Facciamo chiarezza sugli obblighi vaccinali del comparto Difesa e sulla prospettiva futura dell’inoculazione della terza dose anti-Covid.
In attesa di un decreto ufficiale sulle nuove misure relative al Green Pass e alle future norme restrittive che verranno introdotte nei periodi di festività, si torna a parlare di obbligo vaccinale e delle posizioni politiche in merito a questo tema così controverso.
Tempo fa si era discusso a lungo del forte assenteismo di alcuni comparti Difesa ad esempio. L’«inadempienza» di alcuni membri delle fila delle Forze di Polizia e delle Forze Armate aveva fatto indignare molti cittadini che vedevano in questo settore specifico della società un vero e proprio modello di comportamento socialmente responsabile.
Viene quindi da chiedersi se in realtà non ci sia una specifica pressione alla vaccinazione almeno per questa categoria professionale. Facendo il punto della situazione sullo stato attuale è giusto dire che nell’ambito poliziesco e militare sia vigente una sorta di obbligo vaccinale non dichiarato?
Nessun obbligo per il comparto, almeno per ora
Chiariamo subito che no, allo stato attuale, non sussiste alcuna obbligatorietà per le Forze Armate per le Forze di Polizia alla vaccinazione contro il Covid-19. Questo principio si richiama in primo luogo all’articolo 32, comma 2, della Costituzione ai sensi della quale:
«Nessuno può essere obbligato a un determinato trattamento sanitario se non per disposizione di legge. La legge (inoltre) non può in nessun caso violare i limiti imposti dal rispetto della persona umana».

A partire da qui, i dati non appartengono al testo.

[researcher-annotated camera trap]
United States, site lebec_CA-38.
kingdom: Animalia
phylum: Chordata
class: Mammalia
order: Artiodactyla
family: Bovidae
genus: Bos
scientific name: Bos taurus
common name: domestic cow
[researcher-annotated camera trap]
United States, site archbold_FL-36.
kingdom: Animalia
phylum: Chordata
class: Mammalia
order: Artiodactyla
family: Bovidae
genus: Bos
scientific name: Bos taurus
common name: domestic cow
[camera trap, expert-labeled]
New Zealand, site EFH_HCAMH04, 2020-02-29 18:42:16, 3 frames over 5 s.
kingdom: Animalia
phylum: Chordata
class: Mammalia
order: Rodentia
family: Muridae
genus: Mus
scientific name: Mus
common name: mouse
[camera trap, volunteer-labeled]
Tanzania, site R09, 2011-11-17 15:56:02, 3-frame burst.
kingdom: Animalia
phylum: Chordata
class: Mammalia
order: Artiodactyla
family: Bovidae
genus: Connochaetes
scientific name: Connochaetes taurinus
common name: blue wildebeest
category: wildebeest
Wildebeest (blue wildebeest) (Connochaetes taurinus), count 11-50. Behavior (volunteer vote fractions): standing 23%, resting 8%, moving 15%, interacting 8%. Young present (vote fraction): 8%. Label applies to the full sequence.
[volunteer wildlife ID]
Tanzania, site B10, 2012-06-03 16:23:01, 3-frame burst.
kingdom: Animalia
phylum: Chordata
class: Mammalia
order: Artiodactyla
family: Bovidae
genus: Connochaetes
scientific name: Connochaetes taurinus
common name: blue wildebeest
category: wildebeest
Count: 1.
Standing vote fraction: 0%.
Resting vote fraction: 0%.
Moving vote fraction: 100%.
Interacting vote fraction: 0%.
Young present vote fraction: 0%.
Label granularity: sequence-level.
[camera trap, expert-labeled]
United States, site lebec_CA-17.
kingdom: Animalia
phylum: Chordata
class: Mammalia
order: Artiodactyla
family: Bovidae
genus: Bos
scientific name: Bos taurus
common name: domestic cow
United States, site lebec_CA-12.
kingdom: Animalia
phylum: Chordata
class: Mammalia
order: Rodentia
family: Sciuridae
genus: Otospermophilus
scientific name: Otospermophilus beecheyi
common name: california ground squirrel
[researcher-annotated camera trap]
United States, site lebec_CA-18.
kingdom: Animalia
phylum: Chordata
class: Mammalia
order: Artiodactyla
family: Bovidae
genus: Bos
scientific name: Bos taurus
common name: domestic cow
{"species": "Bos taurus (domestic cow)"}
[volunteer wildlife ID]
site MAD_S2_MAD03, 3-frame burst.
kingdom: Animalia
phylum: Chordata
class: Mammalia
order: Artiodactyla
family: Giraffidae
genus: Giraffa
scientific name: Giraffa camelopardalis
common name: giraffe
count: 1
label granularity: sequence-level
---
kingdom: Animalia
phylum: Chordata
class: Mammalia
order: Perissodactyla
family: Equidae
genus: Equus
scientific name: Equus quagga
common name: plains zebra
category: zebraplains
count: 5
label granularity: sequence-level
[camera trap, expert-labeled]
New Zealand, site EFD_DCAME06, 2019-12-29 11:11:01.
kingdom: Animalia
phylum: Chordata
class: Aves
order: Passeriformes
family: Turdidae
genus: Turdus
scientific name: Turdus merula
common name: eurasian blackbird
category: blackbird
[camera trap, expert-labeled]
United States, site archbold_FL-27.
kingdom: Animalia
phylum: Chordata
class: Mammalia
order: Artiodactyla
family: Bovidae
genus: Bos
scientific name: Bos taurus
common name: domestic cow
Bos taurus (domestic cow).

Si rileva inoltre che la componente di libera adesione alla campagna vaccinale è stata specificata anche nelle circolari interne al comparto e indirizzate al personale militare.
Non esiste poi neppure l’obbligo di sottoscrivere una dichiarazione scritta di esplicito rifiuto del singolo militare di sottoporsi alla vaccinazione.
Come molti legali ed esperti del settore hanno infine ribadito, il dato vaccinale deve anche essere considerato un dato sensibile ovvero sottoposto alla tutela rafforzata del codice della Privacy D.Lgs. 196/2003 e dal Reg. UE 670/2016 (GDPR).
A tal proposito il Consiglio d’Europa con la risoluzione 2361/2021 aveva anche stabilito che nessuno può essere vaccinato contro la sua volontà e che dalla decisione in questione non devono derivare in alcun modo discriminazioni o conseguenze negative sul piano lavorativo e/o disciplinare.
Se però tutto cambia si parte proprio da qui
Sebbene però questo sia lo stato attuale delle cose si sta valutando seriamente un’inversione di rotta più o meno generalizzata.
Sull’argomento vaccino obbligatorio è infatti tornato a rispondere ai giornalisti anche il presidente dell’Agenzia italiana del farmaco e membro del Comitato tecnico scientifico, Giorgio Palù, che ha spiegato alla testata La Stampa che l’obbligo vaccinale non è affatto un tabù per i vertici delle istituzioni al momento:
«È già in atto per gli operatori sanitari ed è stato introdotto, ai tempi della ministra Lorenzin, per alcune vaccinazioni pediatriche».
Basti pensare al fatto che il sottosegretario alla Salute, Andrea Costa, ha già ufficialmente annunciato che l’obbligo vaccinale per gli operatori sanitari e sociosanitari, finora previsto solo per il ciclo di vaccinazione, verrà esteso anche alla terza dose.
Ricordando il precedente dell’epoca Lorenzin Palù però ha voluto aggiungere anche una considerazione mirata:
«Sarebbe auspicabile che almeno i dipendenti della Pubblica Amministrazione e le Forze dell’Ordine fossero obbligati a vaccinarsi essendo a stretto contatto con la popolazione».
Un’eventuale estensione dell’obbligo vaccinale insomma partirebbe proprio dalle categorie di lavoratori sopracitate e forse anche dagli insegnanti. Il motivo risiede nel valore sociale e morale che gli stessi ricoprono all’interno della comunità. Ricordiamo bene come, dopo i medici e i sanitari, erano già stati al centro della prima turnazione professionale della campagna contro il Covid.
Ad eccezione delle categorie indicate però, per il presidente di AIFA, l’obbligo per tutti resta ancora una «soluzione estrema da valutare in base all’andamento della pandemia».